Critics say that since it still burns fossil fuels, the plug-in is not a long-term answer to cutting carbon-dioxide emissions. Matsumoto concedes that the criticism is valid while the car uses petrol but the new model could soon run on clean biofuels or even hydrogen fuel cells. Toyota is testing a hydrogen fuel cell powered 4×4. “The beauty of the hybrid platform is that it can work with any fuel.”

Detractors also point out that while plug-in electric cars may sound clean, they are not, because most of the electricity used to charge the batteries is generated by coal-fired power stations that spew millions of tonnes of carbon dioxide into the atmosphere. Electric cars, they argue, “run on coal”.
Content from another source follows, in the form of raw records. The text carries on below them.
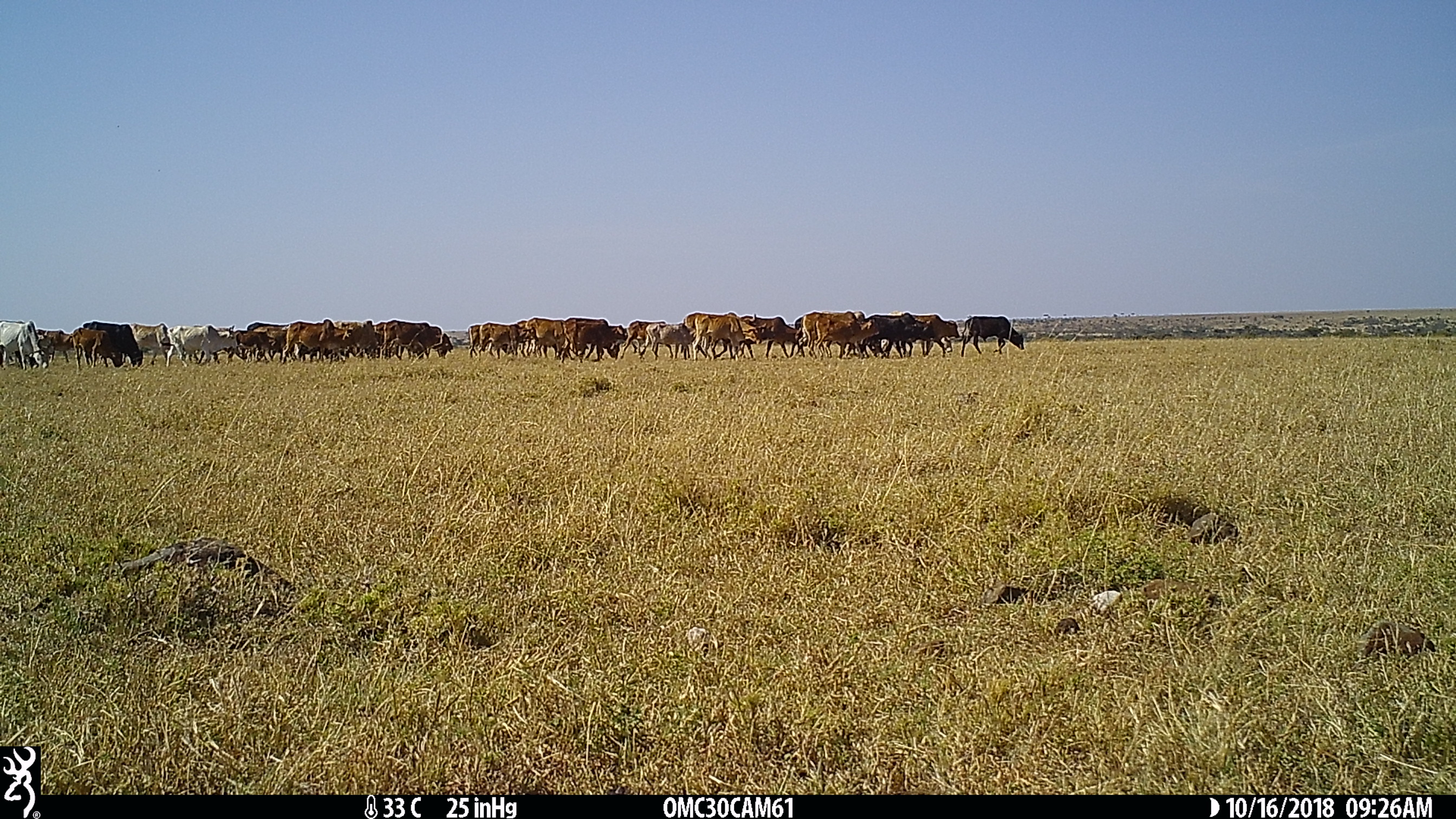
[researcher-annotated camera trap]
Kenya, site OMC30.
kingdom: Animalia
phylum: Chordata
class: Mammalia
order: Artiodactyla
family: Bovidae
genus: Bos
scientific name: Bos taurus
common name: cattle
Cattle (Bos taurus).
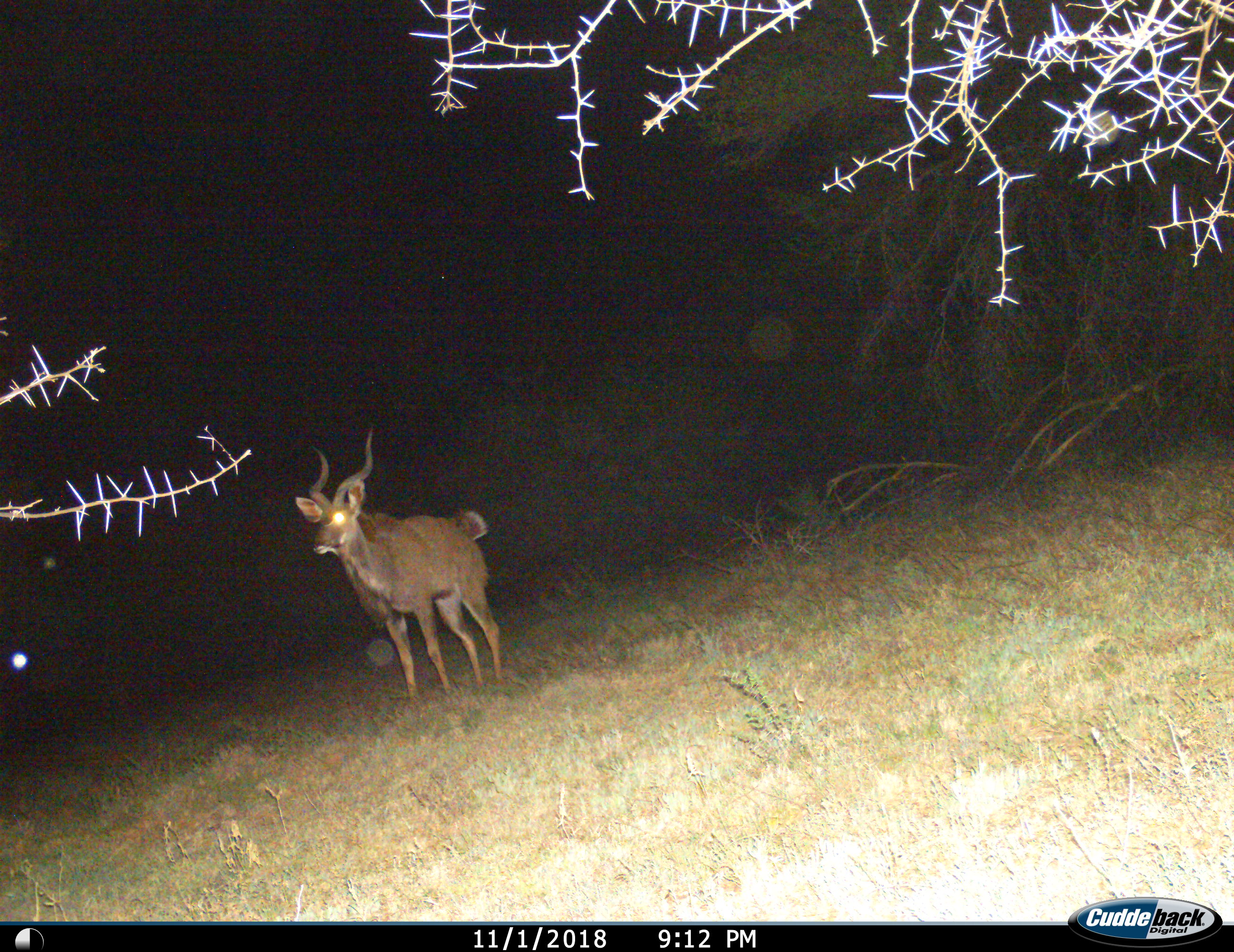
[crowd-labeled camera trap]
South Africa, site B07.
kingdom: Animalia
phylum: Chordata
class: Mammalia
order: Artiodactyla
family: Bovidae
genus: Tragelaphus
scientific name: Tragelaphus strepsiceros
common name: greater kudu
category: kudu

Matsumoto is in talks with Japanese electricity suppliers and European generators, such as France’s EDF which supplies power to millions of homes in Britain, to help develop green electricity generation programmes. EDF is currently testing the plug-in hybrid in Britain and France.

“I talk to so many people about things other than cars that sometimes I wonder whether I am even a car guy any more,” he jokes. But then he remembers the Lamborghini. “When I was a kid I used to read comics. My favourite character was called Wolf. He used to drive supercars on the freeways at midnight. That’s why I wanted a Lamborghini. Maybe I could still have one. I would keep it in the garage and polish it.”

Surely, he would turn the engine on every now and again? He grins, raising a single eyebrow. He may be saving the world one volt at a time but there’s still oil running through the jolly green giant’s veins.